Return each line of the entries below that contains the string "what", copying the whole line. Only matches with the same uppercase and lowercase letters count.

* EXCERPTED RECORDS
╔══

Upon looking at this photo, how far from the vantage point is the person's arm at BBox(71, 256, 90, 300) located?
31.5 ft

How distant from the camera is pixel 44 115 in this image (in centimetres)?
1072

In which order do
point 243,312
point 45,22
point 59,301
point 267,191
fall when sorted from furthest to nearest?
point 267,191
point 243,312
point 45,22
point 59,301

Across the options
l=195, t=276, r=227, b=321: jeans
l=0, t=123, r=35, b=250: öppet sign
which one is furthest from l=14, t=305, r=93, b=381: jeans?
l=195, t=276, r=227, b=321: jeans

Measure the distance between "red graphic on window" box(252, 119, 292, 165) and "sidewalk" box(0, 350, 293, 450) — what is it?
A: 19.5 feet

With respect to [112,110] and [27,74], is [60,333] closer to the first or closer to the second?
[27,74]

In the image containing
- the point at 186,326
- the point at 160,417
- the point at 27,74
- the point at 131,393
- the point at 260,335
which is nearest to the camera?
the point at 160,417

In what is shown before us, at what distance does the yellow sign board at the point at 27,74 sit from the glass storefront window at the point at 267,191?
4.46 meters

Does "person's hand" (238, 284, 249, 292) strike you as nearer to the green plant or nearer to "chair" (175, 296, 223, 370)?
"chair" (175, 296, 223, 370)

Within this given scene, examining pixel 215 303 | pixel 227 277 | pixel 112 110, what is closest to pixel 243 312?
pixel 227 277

╚══
╔══

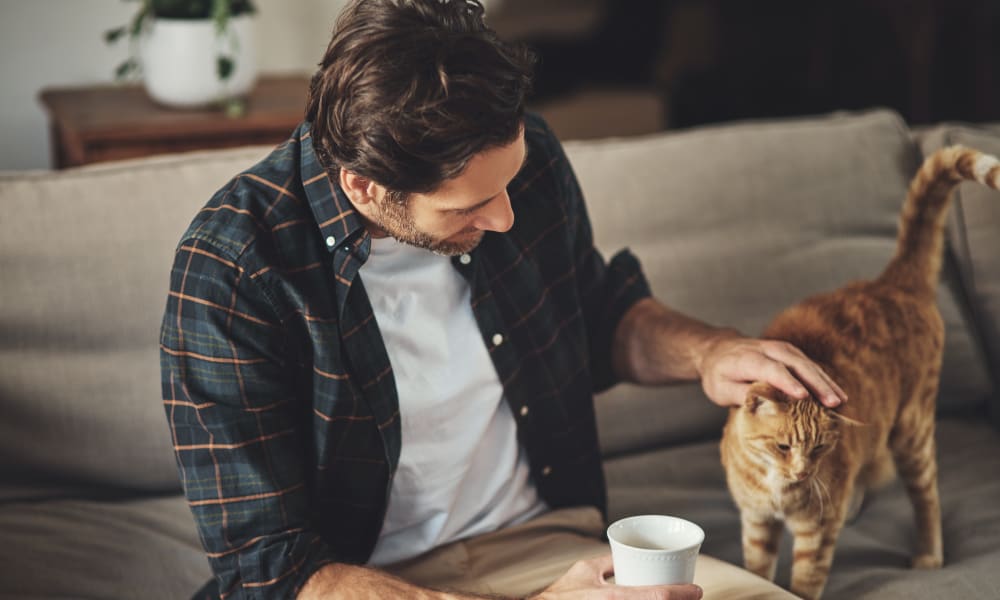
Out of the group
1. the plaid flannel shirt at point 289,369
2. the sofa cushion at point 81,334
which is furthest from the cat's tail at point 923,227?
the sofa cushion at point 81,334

╚══

* ANSWER TO THIS PROBLEM
Measure the distance between "red graphic on window" box(252, 119, 292, 165) and "sidewalk" box(0, 350, 293, 450) — what is it?
In what is shown before us, at what distance does the yellow sign board at the point at 27,74 sit from the glass storefront window at the point at 267,191?
Within this given scene, examining pixel 215 303 | pixel 227 277 | pixel 112 110, what is closest to pixel 243 312?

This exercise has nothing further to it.